Tally the lines below that include the string "runSlideShow". Reply with the total only.

Top of Task data

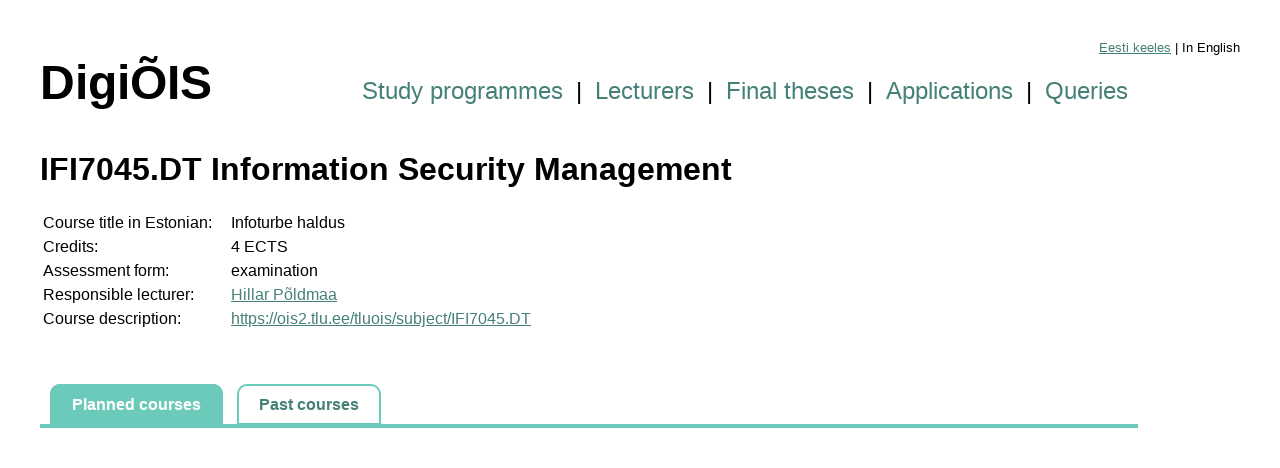

--- FILE ---
content_type: text/html; charset=UTF-8
request_url: https://dti.tlu.ee/digiois/course.php?c=IFI7045.DT&lang=en
body_size: 1553
content:
<!DOCTYPE html>
<html lang="en">
<head>
	<meta charset="UTF-8">
	<title>DigiÕIS</title>
	<link rel="stylesheet" type="text/css" href="style.css" />
</head>
<body>

<div class="languagemenu"><a href="?c=IFI7045.DT&lang=et">Eesti keeles</a> | In English</div>
<div class="header">
	<span class="logo">DigiÕIS</span>
	<span class="mainmenu">
	<a href="index.php?lang=en" class="mainmenuelement">Study programmes</a> | <a href="lecturers.php?lang=en"  class="mainmenuelement">Lecturers</a> | <a href="theses.php?lang=en"  class="mainmenuelement">Final theses</a> | <a href="applications.php?lang=en"  class="mainmenuelement">Applications</a>  | <a href="queries.php?lang=en"  class="mainmenuelement">Queries</a></span>
</div>
<h1>IFI7045.DT Information Security Management</h1>

<table>
	<tr>
		<td>Course title in Estonian:</td>
		<td>Infoturbe haldus</td>
	</tr>
	<tr>
		<td>Credits:</td>
		<td>4 ECTS</td>
	</tr>
	<tr>
		<td>Assessment form:</td>
		<td>examination</td>
	</tr>
	<tr>
		<td>Responsible lecturer:</td>
		<td><a href="lecturer.php?l=46&lang=en">Hillar Põldmaa</a></td>
	</tr>
	<tr>
		<td>Course description:</td>
		<td><a href="https://ois2.tlu.ee/tluois/subject/IFI7045.DT">https://ois2.tlu.ee/tluois/subject/IFI7045.DT</a></td>
	</tr>
</table>

<div class="module_tabs">
	<span class="active_module_tab">Planned courses</span>
	<span class="module_tab"><a href="course_history.php?c=IFI7045.DT&lang=en" class="module_tab_link">Past courses</a></span>
</div>
<div class="module_tabs_line">&nbsp;</div>

<table>
</table>


</body>
</html>

--- FILE ---
content_type: text/css
request_url: https://dti.tlu.ee/digiois/style.css
body_size: 3947
content:
body {
	margin-top: 40px;
	margin-right: 20px;
	margin-bottom: 40px;
	margin-left: 40px;
	font-family: Helvetica, sans-serif;
}

h2, h3 {
	margin-top: 2em;
}

p {
	line-height: 1.4;
}

a:link, a:visited {
	color: #458177;
}

a.moduletitle_link {
	color: #ffffff;
}

a.mainmenuelement {
	margin-right: 6px;
	margin-left: 6px;
	text-decoration: none;
}

a.mainmenuelement:hover {
	color: #77a39c;
}

tr.largetable:nth-child(odd) {
	background-color: #eeeeee;
}

tr.largetable2 {
	line-height: 1.5;
}

tr.largetable2:nth-child(even) {
	background-color: #eeeeee;
}

tr.largetable {
	line-height: 1.5;
}

tr.background {
	background-color: #eeeeee;	
}

thead.sticky {
	position: sticky;
	top: 0;
}

td {
	padding-right: 1em;
	padding-top: 2px;
	padding-bottom: 2px;
}

th, .moduletitle {
	background-color: #6bcaba;
	color: #ffffff;
	font-weight: bold;
	padding: 4px;
}

th.wrapped_heading {
	width: 140px;
}

tfoot {
	font-weight: bold;	
}

.header {
	padding-bottom: 20px;
}

.logo {
	margin-right: 140px;
	margin-bottom: 20px;
	font-weight: bolder;
	font-size: 300%;
}

.mainmenu {
	font-weight: lighter;
	font-size: 150%;
}

.languagemenu {
	margin-right: 20px;
	text-align: right;
	font-size: 80%;
}

.horizontalmenu {
	margin-right: 24px;
}

.breadcrumbs {
	margin-top: 2em;
	margin-bottom: 1em;
	font-size: 90%;
}

.numcol {
	text-align: right;
	padding-right: 1em;
}

.textcol {
	padding-left: 1em;
}

.icon {
	vertical-align: middle;
}

.nomdivsem, .groupsize10 {
	background-color: #6bcaba;
	color: #ffffff;
	text-align: center;
	font-weight: bold;
	padding: 4px;
}

.mobility_window {
	background-color: rgba(107, 202, 186, 0.4);
	color: #ffffff;
	text-align: center;
	font-weight: bold;
	padding: 4px;
}

.groupsize09 {
	background-color: #ffadaf;
	color: #ffffff;
	text-align: center;
	font-weight: bold;
	padding: 4px;
}

.groupsize08 {
	background-color: #c97577;
	color: #ffffff;
	text-align: center;
	font-weight: bold;
	padding: 4px;
}

.nonomdivsem {
	text-align: center;
	padding: 4px;
}

.short {
	width: 100px;
}

.mid {
	width: 200px;
}

.mid_wide {
	width: 400px;
}

.long {
	width: 600px;
}

textarea {
	width: 600px;
	height: 100px;	
}

.notification {
	margin-top: 3em;
	padding: 10px;
	display: inline-block;
	background-color: #dddddd;
	font-size: 90%;
}

.explanation {
	margin-top: 1em;
	padding: 10px;
	display: inline-block;
	background-color: #dddddd;
	font-size: 90%;
}

.footerlink {
	margin-top: 1.5em;
	padding-left: 3px;
}

.spaced_block {
	margin-top: 1em;
	margin-bottom: 1em;
}

.block_line {
	line-height: 1.4;
}

.top_spacing {
	margin-top: 1em;
	line-height: 1.4;
}

.bottom_spacing {
	margin-bottom: 1em;
	line-height: 1.4;
}

.spacedtext {
	margin-top: 2em;
	margin-bottom: 1em;
}

.top_aligned_cell {
	vertical-align: top;
	line-height: 1.5em;
}

.additional_info {
	padding-top: 6px;
	padding-bottom: 24px;
	line-height: 1.5em;
	vertical-align: top;
}

.extension {
	margin-left: 20px;
	color: #999999;
}

.translation {
	line-height: 1.5em;
	color: #666666;
	font-size: 90%;
}

.ms {
	line-height: 1.5em;
}

.module_tabs {
	margin-top: 4em;
}

.closed_l {
	margin-top: 240px;
	margin-bottom: 20px;
	color: #333333;
	text-align: center;
	font-size: 200%;
}

.closed_m {
	margin-top: 20px;
	margin-bottom: 60px;
	color: #333333;
	text-align: center;
	font-size: 150%;
}

.video {
	text-align: center;	
}

.notice_centered {
	margin-top: 40px;
	margin-bottom: 20px;
	color: #333333;
	text-align: center;
	font-size: 80%;	
}

.module_tabs_line {
	margin-top: 10px;
	width: 90%;
	line-height: 4px;
	background-color: #6bcaba;
}

.active_module_tab, .module_tab {
	margin-left: 10px;
	padding: 10px 20px 10px 20px;
	border: 2px solid #6bcaba;
	border-radius: 10px 10px 0px 0px;
	font-weight: bold;
}

.module_tab {
	background-color: #ffffff;		
}

.active_module_tab {
	color: #ffffff;
	background-color: #6bcaba;
}

a.module_tab_link {
	color: #458177;
	text-decoration: none;	
}

.red {
	color: #ff0000;
}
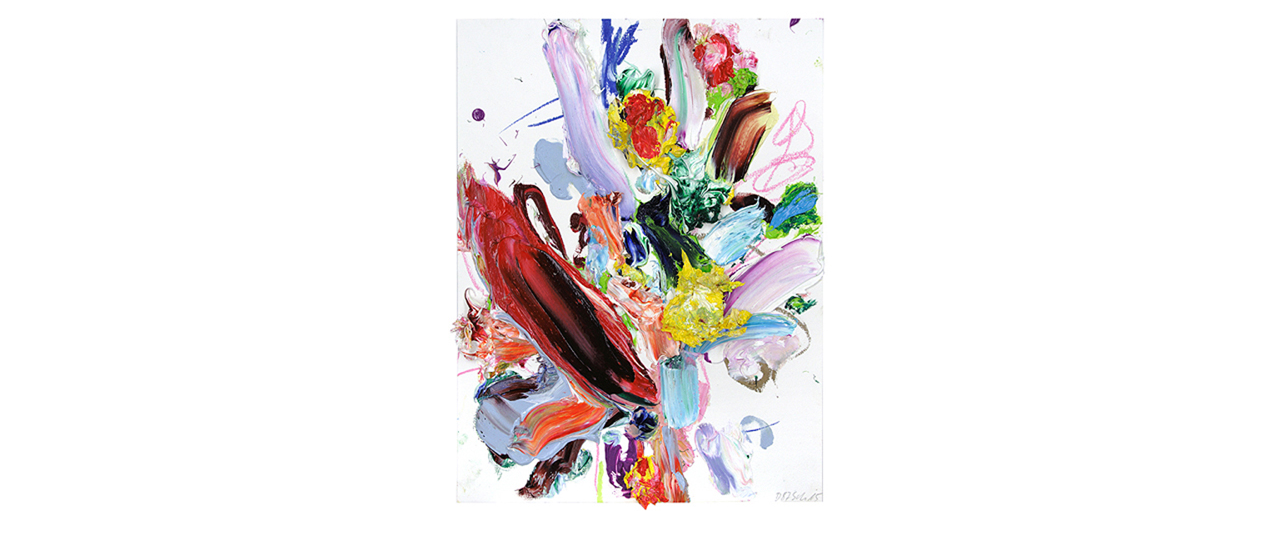

--- FILE ---
content_type: text/html
request_url: https://schambeck.de/slideshowintro2019/slideshow.html
body_size: 964
content:
<!DOCTYPE HTML PUBLIC "-//W3C//DTD HTML 4.01 Transitional//EN">
<html>
<head>
<meta http-equiv="Content-Type" content="text/html; charset=iso-8859-1">
<meta name="GENERATOR" content="IrfanView">

<title>Slideshow</title>
<style>
body {
	font-family:Verdana;
	background-color: #FFF;
}body,td,th {
	color: #FFF;
}
</style>

<script language="JavaScript">
<!-- // Created by Pierre Volpe

// Duration of image (in milliseconds)
var slideShowSpeed = 5000

// Duration of crossfade (in seconds)
var crossFadeDuration = 3

var Pic = new Array() 
Pic[0] = 'DrawUp087.jpg'
Pic[1] = 'DrawUp129.jpg'
Pic[2] = 'LayOut128.jpg'
Pic[3] = 'LayOut129.jpg'
Pic[4] = 'LayOut150.jpg'
Pic[5] = 'LayOut178.jpg'
Pic[6] = 'LayOut181.jpg'
Pic[7] = 'LayOut183.jpg'
Pic[8] = 'LayOut184.jpg'
Pic[9] = 'LayOut276.jpg'
Pic[10] = 'LayOut277.jpg'
Pic[11] = 'LayOut279.jpg'
Pic[12] = 'LayOut329.jpg'
Pic[13] = 'LayOut330.jpg'
Pic[14] = 'LayOut382.jpg'
Pic[15] = 'LayOut82.jpg'
Pic[16] = 'LayOut83.jpg'
Pic[17] = 'LuckyChoice09.jpg'
Pic[18] = 'LuckyChoice19.jpg'
Pic[19] = 'LuckyChoice24.jpg'
Pic[20] = 'TakeOut_05_b.jpg'
Pic[21] = 'TakeOut_06_b.jpg'
Pic[22] = 'TakeOut_07_a.jpg'
Pic[23] = 'TakeOut_09_a.jpg'


var PicText = new Array()


var t
var j = 0
var p = Pic.length
var preLoad = new Array()

for (i = 0; i < p; i++)
{
   preLoad[i] = new Image()
   preLoad[i].src = Pic[i]
}

function runSlideShow(){
   if (document.all && document.images.SlideShow.filters){
      document.images.SlideShow.style.filter="blendTrans(duration=2)"
      document.images.SlideShow.style.filter="blendTrans(duration=crossFadeDuration)"
      document.images.SlideShow.filters.blendTrans.Apply()      
   }
   document.images.SlideShow.src = preLoad[j].src
   document.getElementById("ImageText").firstChild.nodeValue = PicText[j];
   if (document.all && document.images.SlideShow.filters){
      document.images.SlideShow.filters.blendTrans.Play()
   }
   j = j + 1
   if (j > (p-1)) j=0
   t = setTimeout('runSlideShow()', slideShowSpeed)
}
//-->
</script>

</head>

<body>
<body onload="runSlideShow()">
<center>
<TABLE>
  
  <TR>
<TD ALIGN=CENTER VALIGN=BOTTOM>

<IMG SRC="DrawUp087.jpg" NAME='SlideShow'>

<small><br>
<div id="ImageText">&nbsp;</div>
<br></small>

</TD>
</TR>

</TABLE>
</center>
</body>
</html>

Bottom of Task data

• [Answer to the problem]: 3